After searching for how to POST large files using python, I came across this and I wrote a program based on that, but when I run it I get the following error message:
Traceback (most recent call last):
File "Test3.py", line 187, in <module>
main()
File "Test3.py", line 184, in main
do_upload(options, args)
File "Test3.py", line 48, in do_upload
response = urllib2.urlopen(request)
File "C:\Python27\lib\urllib2.py", line 126, in urlopen
return _opener.open(url, data, timeout)
File "C:\Python27\lib\urllib2.py", line 400, in open
response = meth(req, response)
File "C:\Python27\lib\urllib2.py", line 513, in http_response
'http', request, response, code, msg, hdrs)
File "C:\Python27\lib\urllib2.py", line 438, in error
return self._call_chain(*args)
File "C:\Python27\lib\urllib2.py", line 372, in _call_chain
result = func(*args)
File "C:\Python27\lib\urllib2.py", line 521, in http_error_default
raise HTTPError(req.get_full_url(), code, msg, hdrs, fp)
urllib2.HTTPError: HTTP Error 500: Internal Server Error
and here is my code, to run the program I use --upload "path_to_file" [space] "filename". I'm new to python programming so most of this still confuses me.
def do_upload(options, args):
url = 'http://127.0.0.1/test_server/upload'
path = args[0]
# print path
filename = args[1]
if not os.access(args[0], os.F_OK):
print "Directory/file Doesn't exist"
exit(1)
os.chdir(path)
f = open(filename, 'rb')
mmapped_file_as_string = mmap.mmap(f.fileno(), 0, access=mmap.ACCESS_READ)
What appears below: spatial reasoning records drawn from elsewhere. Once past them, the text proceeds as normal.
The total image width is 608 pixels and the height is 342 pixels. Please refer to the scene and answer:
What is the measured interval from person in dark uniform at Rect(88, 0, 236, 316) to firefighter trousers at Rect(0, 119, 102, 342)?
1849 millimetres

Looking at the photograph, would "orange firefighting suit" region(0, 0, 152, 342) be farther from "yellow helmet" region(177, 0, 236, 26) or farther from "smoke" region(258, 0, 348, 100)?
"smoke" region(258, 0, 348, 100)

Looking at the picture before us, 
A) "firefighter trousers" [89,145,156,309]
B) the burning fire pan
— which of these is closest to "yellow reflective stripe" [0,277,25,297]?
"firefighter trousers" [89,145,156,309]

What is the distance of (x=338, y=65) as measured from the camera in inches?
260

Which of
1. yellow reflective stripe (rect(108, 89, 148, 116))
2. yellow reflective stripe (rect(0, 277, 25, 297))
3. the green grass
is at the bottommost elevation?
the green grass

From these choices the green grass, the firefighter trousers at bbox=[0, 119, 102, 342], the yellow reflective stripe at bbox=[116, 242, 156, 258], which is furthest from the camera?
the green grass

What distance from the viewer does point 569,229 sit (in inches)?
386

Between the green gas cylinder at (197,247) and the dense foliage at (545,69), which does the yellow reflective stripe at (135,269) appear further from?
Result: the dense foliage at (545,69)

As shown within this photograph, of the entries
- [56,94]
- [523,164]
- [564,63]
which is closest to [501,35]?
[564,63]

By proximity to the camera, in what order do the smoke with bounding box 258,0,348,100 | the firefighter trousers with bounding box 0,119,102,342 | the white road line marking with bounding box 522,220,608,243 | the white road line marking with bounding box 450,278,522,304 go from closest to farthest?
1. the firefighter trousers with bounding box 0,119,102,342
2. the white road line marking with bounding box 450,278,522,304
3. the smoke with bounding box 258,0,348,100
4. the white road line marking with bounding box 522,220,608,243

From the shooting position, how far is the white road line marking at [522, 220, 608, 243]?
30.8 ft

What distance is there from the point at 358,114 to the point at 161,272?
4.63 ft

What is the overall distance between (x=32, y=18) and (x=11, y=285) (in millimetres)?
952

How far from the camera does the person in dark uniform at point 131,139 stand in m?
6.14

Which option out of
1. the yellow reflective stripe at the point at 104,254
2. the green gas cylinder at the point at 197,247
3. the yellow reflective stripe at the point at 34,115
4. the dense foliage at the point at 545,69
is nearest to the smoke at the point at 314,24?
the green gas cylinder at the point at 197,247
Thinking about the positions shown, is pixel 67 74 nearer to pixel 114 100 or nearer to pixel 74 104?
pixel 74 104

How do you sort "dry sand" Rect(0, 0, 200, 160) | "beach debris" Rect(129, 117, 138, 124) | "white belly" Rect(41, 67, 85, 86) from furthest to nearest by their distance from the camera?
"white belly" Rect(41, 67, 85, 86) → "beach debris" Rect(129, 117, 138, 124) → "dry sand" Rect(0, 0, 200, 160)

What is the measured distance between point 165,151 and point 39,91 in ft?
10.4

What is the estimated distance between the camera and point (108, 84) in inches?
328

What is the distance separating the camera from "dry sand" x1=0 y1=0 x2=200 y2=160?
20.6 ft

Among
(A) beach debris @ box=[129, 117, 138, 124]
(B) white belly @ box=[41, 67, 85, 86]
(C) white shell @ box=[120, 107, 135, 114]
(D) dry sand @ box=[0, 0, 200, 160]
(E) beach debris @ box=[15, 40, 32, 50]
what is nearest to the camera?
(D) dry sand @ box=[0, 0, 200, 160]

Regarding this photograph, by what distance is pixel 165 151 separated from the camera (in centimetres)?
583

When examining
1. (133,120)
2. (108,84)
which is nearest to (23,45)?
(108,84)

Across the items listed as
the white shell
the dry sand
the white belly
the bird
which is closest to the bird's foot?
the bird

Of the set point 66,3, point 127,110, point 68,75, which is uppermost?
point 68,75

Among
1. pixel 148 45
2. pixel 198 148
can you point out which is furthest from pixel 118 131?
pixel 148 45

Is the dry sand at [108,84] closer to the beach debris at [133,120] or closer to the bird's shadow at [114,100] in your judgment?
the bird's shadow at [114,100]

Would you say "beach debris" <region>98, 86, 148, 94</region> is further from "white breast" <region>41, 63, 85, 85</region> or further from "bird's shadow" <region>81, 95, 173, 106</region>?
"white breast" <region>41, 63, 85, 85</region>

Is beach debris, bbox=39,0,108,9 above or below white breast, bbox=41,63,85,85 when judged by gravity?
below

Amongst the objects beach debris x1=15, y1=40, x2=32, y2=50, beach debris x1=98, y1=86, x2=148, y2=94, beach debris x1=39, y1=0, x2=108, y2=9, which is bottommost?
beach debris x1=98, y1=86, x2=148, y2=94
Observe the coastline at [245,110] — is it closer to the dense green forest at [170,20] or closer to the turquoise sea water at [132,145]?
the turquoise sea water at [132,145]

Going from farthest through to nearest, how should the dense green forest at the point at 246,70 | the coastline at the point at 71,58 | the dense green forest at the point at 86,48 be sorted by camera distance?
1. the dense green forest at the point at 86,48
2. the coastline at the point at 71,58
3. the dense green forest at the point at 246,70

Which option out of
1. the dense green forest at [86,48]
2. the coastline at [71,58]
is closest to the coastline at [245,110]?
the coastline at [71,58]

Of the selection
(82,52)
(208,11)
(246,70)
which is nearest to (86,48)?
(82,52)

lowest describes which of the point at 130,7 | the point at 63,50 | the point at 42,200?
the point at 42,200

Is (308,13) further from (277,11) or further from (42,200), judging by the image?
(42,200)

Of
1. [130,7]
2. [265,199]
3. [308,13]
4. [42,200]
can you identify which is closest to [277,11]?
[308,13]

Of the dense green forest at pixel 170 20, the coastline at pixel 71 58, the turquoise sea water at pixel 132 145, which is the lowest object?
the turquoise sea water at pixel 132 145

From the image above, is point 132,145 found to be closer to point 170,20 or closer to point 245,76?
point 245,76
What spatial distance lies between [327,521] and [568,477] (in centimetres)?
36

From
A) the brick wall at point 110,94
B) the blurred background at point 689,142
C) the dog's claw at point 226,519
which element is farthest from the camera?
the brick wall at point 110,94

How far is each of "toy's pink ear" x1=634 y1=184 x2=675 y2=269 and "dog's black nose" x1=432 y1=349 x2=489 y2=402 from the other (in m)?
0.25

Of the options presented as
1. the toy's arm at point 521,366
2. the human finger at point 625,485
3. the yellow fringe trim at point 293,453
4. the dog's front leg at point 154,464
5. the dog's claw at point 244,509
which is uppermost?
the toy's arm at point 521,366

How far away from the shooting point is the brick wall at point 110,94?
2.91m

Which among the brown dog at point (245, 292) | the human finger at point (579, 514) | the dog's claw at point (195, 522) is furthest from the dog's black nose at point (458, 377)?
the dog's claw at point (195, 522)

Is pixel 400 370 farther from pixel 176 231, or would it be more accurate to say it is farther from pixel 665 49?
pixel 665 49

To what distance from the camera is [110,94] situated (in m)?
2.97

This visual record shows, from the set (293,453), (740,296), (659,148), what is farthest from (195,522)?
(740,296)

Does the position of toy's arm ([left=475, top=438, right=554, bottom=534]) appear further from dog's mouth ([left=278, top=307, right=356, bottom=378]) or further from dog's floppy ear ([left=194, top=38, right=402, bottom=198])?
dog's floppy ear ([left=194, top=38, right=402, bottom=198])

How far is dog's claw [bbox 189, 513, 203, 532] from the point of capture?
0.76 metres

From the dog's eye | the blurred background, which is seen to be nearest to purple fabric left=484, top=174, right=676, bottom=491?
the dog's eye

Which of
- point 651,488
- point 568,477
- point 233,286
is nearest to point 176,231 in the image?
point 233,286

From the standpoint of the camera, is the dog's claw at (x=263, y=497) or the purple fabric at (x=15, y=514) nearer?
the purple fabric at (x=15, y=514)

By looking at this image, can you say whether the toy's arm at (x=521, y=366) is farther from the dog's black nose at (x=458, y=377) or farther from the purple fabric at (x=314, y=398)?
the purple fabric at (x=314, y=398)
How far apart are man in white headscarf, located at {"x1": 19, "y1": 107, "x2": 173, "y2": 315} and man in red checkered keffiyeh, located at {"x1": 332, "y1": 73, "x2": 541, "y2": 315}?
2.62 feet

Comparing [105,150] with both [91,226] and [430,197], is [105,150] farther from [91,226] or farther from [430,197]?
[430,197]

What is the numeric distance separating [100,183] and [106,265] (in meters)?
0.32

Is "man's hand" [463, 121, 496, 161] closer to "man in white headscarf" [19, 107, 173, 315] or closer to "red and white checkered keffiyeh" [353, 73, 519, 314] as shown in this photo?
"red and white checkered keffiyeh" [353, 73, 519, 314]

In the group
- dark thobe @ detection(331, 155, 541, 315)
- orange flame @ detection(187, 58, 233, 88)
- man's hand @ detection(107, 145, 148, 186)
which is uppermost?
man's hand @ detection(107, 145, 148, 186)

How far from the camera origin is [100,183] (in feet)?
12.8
request = urllib2.Request(url, mmapped_file_as_string)
contenttype = mimetypes.guess_type(filename)[0]
request.add_header(contenttype, 'application/octet-stream')
response = urllib2.urlopen(request)
#close everything
mmapped_file_as_string.close()
f.close()
UPDATE
I have changed the code from above and now I'm getting some socket error.
Updated code
def do_upload(options, args):
host = 'http://localhost:80'
selector = '/test_server/upload'
url = 'http://localhost:80/test_server/upload'
if len(args) == 2:
print "len of args = 2"
files = "File is " + str(args[1])
print files
path = args[0]
print "Path is " + str(args[0])
content_type, body = encode_multipart_formdata(files)
h = httplib.HTTP(host)
h.putrequest('POST', selector)
h.putheader('content-type', content_type)
h.putheader('content-length', str(len(body)))
h.endheaders()
h.send(body)
errcode, errmsg, headers = h.getreply()
return h.file.read()
f = open(files, 'rb')
mmapped_file_as_string = mmap.mmap(f.fileno(), 0, access=mmap.ACCESS_READ)
request = urllib2.Request(url, mmapped_file_as_string)
request.add_header('Content-Type', content_type)
response = urllib2.urlopen(request)
mmapped_file_as_string.close()
f.close()
def encode_multipart_formdata(files):
BOUNDARY = '----------ThIs_Is_tHe_bouNdaRY_$'
CRLF = '\r\n'
L = []
for (filename) in files:
L.append('--' + BOUNDARY)
L.append('Content-Disposition: form-data; filename="%s"' % (filename))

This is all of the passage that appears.